Your tasks
A – In the court opinion, who was appointed special receiver in place of Arbuckle?
B – Return the passage of the court opinion starting at "The defendant, Arbuckle, in" and ending at "of the property.", copied word for word.

╭─ Document section

Beard v. Arbuckle

19 W. Va. 145 | W. Va. | 1881

JOHNSON, President,

announced the opinion of the Court:

After the decrees rendered in the original cause supra had been appealed from, and an appeal and supersedeas to said decrees had been granted by this Court, the creditors of the defendant, Arbuckle, filed their petition in the circuit court of Greenbrier county, in which petition ample grounds are alleged to justify the appointment of a receiver, to take charge of and rent the lands and collect the rents and profits for the benefit of the creditors, pending the litigation. The petition alleges the insolvency of the .said defendant, that he has no personal property, and that the real estate is wholly insufficient to discharge the liens thereon, and prays that said Arbuckle may be removed or discharged from his position as nominal receiver in the cause, that a receiver may be appointed in his stead, who shall be required to execute a proper bond with good security, &c., and that he may be directed to take immediate possession of all said lands &c.

The defendant, Arbuckle, in his answer to the petition did not controvert the allegation of his insolvency nor deny, that the lands were insufficient to discharge the liens ascertained, nor that he had no personal property; but did say: “ If the liens against his lands are properly ascertained and the account against him properly stated, his lands, if sold for their real value, will be amply sufficient to pay his debts.” He resists the appointment of a receiver, on the ground that the cause was pending in the Court of Appeals, and all the decrees in the cause had been superseded, and therefore the circuit court *147could not appoint a receiver to take charge of the property.

On the 22d day of November, 1878, the said petition was heard with the answers and affidavits filed; and the court decided, “that although this cause is now pending in the Coui't of Appeals, it is not so entirely removed from this court as to prevent the court from taking such steps to preserve the property, which is therein sought to be subjected to the payment of the debts of said Arbuckle, and to make it productive, so far as may be for the benefit of the said creditors, while said litigation is pending. And the court is further of opinion, that said property for said purposes should be put into the hands of some proper and disinterested person as receiver, who shall give bond with security for the faithful discharge of his duty; and it is therefore adjudged, ordered and decreed, that the defendant, Mathew Arbuckle, who was appointed receiver without any bond being required by the decree entered on the 25th day of June, 1877, be and he is hereby removed and discharged from said position as receiver, and James Knight be and he is hereby appointed a special receiver in this cause, with instructions to take immediate possession and control of all of the lands of the said Arbuckle, which were directed to be re-sold by the decree entered in this cause on the 25th day of June, 1877, except the tract of seventy-three and one half acres laid down in the plat by surveyor Bright in this suit as lot No. 1, and known as the “Price place, or tract,” where the said Arbuckle now resides, the petitioners consenting that he may continue for the present in possession thereof.” He was by said order directed to rent all said land, &c. But before entering upon the discharge of his duties under said decree he was required to execute a proper bond in the penalty of $2,000.00.

╰─
╭─ Data entries

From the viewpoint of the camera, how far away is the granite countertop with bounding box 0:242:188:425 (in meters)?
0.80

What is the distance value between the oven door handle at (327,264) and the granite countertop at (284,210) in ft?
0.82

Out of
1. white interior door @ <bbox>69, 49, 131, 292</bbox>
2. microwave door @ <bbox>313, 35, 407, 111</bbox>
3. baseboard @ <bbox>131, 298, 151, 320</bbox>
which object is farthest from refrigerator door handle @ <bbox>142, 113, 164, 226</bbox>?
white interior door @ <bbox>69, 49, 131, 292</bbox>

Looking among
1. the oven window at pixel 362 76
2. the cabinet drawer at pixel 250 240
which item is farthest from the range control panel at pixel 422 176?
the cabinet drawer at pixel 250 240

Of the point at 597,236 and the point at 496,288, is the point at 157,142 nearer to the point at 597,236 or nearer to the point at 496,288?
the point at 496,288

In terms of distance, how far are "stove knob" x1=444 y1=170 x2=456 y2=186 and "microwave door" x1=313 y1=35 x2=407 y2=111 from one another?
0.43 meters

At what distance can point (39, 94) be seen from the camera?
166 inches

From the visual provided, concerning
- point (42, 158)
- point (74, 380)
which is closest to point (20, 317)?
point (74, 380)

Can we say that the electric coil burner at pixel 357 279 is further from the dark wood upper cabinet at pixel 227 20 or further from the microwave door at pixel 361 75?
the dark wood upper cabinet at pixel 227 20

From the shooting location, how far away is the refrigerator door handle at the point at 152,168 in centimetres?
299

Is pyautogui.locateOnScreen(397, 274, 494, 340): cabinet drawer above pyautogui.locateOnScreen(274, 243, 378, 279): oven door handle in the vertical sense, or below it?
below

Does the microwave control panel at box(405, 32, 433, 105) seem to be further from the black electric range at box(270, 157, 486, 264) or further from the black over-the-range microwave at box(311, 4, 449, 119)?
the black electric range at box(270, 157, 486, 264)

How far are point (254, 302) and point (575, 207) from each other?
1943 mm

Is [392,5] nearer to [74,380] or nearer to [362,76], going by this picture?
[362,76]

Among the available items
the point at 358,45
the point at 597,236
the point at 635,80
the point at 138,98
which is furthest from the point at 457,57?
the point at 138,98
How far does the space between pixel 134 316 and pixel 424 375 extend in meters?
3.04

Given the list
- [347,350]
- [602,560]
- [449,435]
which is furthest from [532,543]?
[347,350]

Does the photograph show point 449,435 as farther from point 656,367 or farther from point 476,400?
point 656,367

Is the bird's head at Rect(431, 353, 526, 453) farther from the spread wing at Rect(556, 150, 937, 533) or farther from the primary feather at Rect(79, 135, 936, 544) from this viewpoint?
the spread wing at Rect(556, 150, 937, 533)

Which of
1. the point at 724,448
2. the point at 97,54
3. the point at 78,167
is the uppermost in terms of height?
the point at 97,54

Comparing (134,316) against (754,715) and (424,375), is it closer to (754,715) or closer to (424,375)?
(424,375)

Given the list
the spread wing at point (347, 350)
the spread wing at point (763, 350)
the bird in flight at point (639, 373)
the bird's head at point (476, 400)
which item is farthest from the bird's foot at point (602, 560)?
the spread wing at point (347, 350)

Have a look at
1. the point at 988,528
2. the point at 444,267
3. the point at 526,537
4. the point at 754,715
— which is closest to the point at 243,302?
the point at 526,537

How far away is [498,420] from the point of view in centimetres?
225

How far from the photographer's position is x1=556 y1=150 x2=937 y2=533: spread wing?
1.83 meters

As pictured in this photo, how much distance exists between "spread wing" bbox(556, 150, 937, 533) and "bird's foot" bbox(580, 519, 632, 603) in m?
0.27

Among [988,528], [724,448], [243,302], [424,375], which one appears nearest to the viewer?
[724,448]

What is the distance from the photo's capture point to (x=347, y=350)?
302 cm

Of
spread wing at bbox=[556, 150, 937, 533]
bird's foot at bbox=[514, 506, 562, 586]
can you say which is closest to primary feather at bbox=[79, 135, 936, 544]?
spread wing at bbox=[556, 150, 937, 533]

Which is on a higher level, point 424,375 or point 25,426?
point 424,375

╰─

In response
A – James Knight

B –
The defendant, Arbuckle, in his answer to the petition did not controvert the allegation of his insolvency nor deny, that the lands were insufficient to discharge the liens ascertained, nor that he had no personal property; but did say: “ If the liens against his lands are properly ascertained and the account against him properly stated, his lands, if sold for their real value, will be amply sufficient to pay his debts.” He resists the appointment of a receiver, on the ground that the cause was pending in the Court of Appeals, and all the decrees in the cause had been superseded, and therefore the circuit court *147could not appoint a receiver to take charge of the property.